Some 5,000 implants from the now bankrupt company PIP, or Poly Implant Prothèse, have already been sold in Sweden, corresponding to an estimated 2,500 Swedish women with the controversial implants.
“They were sold at nine different clinics in Sweden,” Gert Bruse of the Swedish Medical Products Agency (Läkemedelsverket) told the Dagens Nyheter (DN) newspaper this week.
Sweden banned the company’s implants in March 2010, along with many other European countries, when it was discovered that substandard silicone gel was causing unusually many implants to burst.
After the discovery, the Medical Products Agency recommended that Swedish women who had the implant have them removed.
“We’ve had cases where the implants have burst in Sweden, but it’s fewer than in France in relation to how many women have these implants in both countries,” said Bruse to DN.
“Implants shouldn’t burst and they shouldn’t have an irritating effect that spreads throughout the body. What this company has done is criminal, simply put.”
Now worried voices have expressed concern that PIP’s implants also increase the risk of breast cancer, after eight cases of breast tumours have been uncovered in women after removing the implants.
It’s still unclear whether the tumours were caused by the implants or not.
French authorities are now recommending women bearing implants from PIP have them removed, although the country’s health minister Xavier Bertrand pointed out that there was no rush.
The recommendation was described as a “preventative measure”, and Bertrand underlined that women with implants from PIP do not run a higher risk of cancer than do women with other implant brands.
The Swedish Medical Products Agency is unwilling to comment on the French recommendation to surgically remove these implants.
“We haven’t received any official data we can take a stand on yet. I’m going to go and check if there’s a misplaced message anywhere here, but I don’t think so. It’s hard for us to comment on this right now,” Bruse told news agency TT.
As early as 2009, French authorities discovered an increased tendency towards leakage from breast implants made by PIP. It was soon unveiled that the company had used another type of gel than authorities had given their approval for.
According to news agency AFP, the company chose to replace the medical-grade silicone in its implants with industrial-strength material when faced with financial struggles.

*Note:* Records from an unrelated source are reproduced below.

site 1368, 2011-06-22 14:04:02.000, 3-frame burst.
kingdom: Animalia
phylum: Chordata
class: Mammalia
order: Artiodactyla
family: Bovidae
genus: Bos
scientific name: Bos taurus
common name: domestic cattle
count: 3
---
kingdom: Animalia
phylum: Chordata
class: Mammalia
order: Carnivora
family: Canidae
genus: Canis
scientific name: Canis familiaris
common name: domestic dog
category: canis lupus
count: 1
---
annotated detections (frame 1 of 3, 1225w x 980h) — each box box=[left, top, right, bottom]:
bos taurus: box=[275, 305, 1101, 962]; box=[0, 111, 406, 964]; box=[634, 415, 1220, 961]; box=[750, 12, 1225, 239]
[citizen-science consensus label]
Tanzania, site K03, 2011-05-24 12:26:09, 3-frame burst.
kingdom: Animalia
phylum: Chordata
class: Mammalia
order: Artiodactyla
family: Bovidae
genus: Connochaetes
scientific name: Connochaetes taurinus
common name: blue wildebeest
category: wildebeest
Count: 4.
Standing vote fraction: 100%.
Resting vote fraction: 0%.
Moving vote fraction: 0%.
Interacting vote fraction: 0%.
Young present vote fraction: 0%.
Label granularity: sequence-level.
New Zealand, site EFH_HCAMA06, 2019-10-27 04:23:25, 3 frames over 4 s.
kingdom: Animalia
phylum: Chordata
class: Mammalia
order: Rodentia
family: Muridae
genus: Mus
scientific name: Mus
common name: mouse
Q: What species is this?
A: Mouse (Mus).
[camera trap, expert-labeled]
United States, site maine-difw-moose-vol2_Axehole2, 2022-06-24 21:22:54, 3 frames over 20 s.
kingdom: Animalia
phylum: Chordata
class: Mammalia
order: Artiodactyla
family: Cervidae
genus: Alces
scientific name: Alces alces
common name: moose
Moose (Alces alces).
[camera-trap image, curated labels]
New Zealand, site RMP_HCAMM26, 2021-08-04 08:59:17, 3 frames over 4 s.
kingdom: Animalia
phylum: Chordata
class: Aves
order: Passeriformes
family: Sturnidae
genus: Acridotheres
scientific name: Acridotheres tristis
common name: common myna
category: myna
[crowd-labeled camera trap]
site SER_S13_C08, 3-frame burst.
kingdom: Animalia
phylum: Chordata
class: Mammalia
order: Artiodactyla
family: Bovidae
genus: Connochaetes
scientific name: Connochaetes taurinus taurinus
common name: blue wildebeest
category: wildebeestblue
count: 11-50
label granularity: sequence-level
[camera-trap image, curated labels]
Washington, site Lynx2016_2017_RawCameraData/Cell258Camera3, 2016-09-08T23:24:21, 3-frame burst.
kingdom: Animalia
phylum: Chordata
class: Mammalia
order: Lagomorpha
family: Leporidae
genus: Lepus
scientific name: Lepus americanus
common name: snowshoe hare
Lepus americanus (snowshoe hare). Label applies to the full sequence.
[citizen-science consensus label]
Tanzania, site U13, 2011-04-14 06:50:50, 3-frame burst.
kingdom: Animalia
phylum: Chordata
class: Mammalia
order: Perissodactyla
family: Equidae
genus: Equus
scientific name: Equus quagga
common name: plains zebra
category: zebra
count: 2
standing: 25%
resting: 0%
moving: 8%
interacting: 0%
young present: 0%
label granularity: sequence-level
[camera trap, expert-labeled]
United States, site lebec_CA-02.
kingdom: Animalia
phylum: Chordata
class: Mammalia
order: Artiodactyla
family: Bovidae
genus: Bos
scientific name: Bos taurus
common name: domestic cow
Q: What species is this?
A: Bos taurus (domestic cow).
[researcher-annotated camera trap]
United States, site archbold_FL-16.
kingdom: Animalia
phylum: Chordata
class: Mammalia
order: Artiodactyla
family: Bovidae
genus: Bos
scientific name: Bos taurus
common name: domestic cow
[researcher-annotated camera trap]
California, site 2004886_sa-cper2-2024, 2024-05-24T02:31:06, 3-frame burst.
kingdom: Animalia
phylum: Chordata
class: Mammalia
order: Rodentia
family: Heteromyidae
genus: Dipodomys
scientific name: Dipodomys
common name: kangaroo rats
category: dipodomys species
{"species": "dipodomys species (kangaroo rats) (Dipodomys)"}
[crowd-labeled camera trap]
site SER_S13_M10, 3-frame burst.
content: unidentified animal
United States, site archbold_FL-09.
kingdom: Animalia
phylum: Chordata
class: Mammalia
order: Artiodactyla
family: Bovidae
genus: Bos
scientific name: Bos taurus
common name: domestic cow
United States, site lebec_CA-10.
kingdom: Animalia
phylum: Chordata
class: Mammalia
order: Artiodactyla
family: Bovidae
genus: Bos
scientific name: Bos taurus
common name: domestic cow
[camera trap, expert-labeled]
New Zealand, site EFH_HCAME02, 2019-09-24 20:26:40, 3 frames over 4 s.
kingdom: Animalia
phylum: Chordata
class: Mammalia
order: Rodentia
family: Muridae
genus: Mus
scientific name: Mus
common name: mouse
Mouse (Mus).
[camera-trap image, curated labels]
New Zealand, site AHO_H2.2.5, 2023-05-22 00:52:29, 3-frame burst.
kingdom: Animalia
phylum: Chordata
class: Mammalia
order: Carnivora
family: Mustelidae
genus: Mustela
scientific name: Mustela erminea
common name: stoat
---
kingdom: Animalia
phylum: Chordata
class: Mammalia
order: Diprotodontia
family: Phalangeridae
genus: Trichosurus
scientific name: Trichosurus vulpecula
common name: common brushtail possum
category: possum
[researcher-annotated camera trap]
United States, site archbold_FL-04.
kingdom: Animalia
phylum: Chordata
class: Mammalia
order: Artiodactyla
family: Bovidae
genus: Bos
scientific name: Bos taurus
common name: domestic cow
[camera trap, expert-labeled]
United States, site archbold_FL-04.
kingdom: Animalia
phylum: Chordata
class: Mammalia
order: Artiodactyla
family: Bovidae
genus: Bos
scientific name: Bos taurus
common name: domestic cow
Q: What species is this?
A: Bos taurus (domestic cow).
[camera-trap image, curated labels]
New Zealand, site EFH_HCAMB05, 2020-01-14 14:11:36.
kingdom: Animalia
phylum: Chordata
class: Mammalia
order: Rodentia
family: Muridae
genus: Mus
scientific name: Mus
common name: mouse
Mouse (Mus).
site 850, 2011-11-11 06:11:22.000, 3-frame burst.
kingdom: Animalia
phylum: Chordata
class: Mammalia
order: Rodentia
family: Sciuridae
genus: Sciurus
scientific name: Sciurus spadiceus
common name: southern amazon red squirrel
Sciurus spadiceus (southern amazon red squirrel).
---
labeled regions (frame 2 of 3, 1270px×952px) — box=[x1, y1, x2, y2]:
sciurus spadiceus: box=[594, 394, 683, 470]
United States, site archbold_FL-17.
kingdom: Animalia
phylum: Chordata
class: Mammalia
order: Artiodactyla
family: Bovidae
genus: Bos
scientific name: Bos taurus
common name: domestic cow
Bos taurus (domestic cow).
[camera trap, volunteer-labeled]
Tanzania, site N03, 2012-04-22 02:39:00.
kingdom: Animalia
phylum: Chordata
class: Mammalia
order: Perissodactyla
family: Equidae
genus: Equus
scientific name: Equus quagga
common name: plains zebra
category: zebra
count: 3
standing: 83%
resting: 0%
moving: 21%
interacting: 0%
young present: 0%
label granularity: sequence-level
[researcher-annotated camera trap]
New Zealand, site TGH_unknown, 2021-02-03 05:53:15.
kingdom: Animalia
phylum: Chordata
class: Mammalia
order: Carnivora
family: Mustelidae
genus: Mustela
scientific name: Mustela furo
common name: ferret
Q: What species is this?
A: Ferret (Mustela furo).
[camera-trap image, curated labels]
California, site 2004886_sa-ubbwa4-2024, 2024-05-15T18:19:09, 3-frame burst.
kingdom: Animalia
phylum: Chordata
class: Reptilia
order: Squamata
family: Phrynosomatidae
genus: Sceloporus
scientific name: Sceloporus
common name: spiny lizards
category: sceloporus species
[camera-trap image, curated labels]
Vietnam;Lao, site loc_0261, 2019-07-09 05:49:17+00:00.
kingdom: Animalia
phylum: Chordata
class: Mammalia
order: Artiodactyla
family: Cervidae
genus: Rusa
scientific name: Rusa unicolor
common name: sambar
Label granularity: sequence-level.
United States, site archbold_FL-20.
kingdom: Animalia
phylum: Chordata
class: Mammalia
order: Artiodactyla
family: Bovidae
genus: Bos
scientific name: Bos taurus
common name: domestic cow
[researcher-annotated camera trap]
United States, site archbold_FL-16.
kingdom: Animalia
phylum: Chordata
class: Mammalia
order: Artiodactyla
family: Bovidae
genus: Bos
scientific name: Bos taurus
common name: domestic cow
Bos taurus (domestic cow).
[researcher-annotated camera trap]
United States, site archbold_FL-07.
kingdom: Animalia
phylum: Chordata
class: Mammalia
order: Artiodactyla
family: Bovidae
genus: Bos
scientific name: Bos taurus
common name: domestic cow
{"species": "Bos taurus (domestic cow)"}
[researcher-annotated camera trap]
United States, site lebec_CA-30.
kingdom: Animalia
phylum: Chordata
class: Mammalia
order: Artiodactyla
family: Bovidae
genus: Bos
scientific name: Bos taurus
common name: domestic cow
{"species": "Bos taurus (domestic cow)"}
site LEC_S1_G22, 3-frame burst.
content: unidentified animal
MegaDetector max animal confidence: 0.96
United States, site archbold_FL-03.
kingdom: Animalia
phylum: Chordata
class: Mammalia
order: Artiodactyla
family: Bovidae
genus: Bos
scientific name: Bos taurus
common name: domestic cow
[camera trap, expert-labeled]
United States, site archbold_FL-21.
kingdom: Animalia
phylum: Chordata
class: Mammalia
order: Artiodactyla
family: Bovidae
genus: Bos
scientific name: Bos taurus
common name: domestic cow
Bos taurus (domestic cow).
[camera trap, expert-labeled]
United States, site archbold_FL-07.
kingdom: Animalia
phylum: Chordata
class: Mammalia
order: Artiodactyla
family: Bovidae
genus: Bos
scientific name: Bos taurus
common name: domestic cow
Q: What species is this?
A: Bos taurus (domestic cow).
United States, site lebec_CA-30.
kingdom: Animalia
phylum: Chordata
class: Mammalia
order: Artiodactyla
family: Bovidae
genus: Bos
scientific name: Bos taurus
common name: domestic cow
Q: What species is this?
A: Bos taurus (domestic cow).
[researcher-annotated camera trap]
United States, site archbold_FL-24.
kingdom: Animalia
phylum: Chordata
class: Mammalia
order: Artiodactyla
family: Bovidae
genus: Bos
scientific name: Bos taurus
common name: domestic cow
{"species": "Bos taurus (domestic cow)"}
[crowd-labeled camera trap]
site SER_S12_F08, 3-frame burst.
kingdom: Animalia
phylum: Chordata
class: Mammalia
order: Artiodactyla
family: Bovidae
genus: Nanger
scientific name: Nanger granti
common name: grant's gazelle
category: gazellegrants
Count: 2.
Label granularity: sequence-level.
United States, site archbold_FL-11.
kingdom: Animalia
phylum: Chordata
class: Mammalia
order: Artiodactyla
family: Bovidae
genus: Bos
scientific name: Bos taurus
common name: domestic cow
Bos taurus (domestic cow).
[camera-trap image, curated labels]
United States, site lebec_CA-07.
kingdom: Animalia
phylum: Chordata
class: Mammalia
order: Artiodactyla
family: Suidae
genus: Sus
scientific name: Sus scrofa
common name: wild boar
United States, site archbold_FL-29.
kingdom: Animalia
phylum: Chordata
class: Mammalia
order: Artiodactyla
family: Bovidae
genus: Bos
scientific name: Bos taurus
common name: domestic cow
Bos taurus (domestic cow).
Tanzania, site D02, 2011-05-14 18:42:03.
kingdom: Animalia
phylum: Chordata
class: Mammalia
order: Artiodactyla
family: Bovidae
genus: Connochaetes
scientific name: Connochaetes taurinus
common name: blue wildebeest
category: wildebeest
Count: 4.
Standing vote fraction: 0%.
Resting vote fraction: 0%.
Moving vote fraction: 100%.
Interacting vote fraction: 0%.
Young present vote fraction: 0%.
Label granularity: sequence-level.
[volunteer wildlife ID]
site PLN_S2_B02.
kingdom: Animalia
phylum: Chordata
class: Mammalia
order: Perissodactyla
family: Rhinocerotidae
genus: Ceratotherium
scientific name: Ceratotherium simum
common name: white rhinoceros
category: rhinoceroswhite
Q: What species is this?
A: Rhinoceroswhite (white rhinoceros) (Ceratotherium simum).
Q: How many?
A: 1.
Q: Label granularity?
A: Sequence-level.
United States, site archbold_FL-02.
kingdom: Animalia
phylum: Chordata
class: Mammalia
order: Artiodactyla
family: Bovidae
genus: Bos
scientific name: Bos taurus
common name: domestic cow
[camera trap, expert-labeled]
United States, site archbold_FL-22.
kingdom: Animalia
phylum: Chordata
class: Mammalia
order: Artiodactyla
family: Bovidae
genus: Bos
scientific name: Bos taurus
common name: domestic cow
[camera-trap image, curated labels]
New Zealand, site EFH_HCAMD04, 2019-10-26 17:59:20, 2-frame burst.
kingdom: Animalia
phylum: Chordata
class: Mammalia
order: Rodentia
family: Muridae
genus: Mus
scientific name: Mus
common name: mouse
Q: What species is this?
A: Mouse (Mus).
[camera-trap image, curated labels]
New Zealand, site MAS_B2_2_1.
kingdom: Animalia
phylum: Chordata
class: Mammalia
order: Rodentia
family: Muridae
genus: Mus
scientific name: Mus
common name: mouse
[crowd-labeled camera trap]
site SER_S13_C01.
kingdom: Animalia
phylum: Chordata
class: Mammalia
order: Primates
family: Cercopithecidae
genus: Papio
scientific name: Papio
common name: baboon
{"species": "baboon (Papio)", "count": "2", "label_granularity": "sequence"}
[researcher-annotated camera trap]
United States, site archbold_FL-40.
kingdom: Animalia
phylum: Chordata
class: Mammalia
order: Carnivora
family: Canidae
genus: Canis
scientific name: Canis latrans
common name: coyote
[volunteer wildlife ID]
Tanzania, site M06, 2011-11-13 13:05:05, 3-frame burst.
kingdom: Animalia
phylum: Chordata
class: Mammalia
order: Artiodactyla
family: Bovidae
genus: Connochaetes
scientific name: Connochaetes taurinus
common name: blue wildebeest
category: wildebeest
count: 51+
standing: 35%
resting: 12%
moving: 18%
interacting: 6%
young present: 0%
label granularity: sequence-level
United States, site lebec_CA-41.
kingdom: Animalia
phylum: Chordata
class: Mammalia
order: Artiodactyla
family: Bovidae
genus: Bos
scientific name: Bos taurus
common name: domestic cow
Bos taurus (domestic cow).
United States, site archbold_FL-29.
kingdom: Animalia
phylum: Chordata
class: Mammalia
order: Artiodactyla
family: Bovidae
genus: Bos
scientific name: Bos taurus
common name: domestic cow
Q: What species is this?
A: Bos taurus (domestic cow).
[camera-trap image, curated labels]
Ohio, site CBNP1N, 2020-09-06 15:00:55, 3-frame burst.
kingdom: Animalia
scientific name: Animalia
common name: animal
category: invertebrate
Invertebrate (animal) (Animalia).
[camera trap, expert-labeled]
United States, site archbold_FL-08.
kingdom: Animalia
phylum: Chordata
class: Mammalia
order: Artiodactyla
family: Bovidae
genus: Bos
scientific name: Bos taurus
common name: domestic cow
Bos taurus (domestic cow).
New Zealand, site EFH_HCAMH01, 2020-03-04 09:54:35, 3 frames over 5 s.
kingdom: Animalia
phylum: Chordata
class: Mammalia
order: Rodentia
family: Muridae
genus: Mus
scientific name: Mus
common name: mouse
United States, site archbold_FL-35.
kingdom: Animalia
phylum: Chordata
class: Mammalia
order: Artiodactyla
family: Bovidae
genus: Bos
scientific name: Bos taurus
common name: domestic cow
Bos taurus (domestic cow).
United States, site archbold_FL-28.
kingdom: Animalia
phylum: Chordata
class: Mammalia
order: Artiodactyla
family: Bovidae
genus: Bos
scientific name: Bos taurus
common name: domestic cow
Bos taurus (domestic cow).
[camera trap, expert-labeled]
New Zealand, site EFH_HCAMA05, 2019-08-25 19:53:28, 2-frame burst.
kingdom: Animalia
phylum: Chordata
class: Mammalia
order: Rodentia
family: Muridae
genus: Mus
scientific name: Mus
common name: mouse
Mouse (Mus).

The Swedish Medical Products Agency banned all further marketing of the implants
the very next day, and the Swedish authority made all nine clinics who provide breast augmentation surgery to offer affected patients consultation.
In France, implants were analysed last year, and results showed that the gel used contains tissue toxic substances, in other words poisonous substances which could possibly increase the risk of cancer.
PIP’s implants have only been used in cosmetic breast augmentation surgery, not in reconstructive surgery.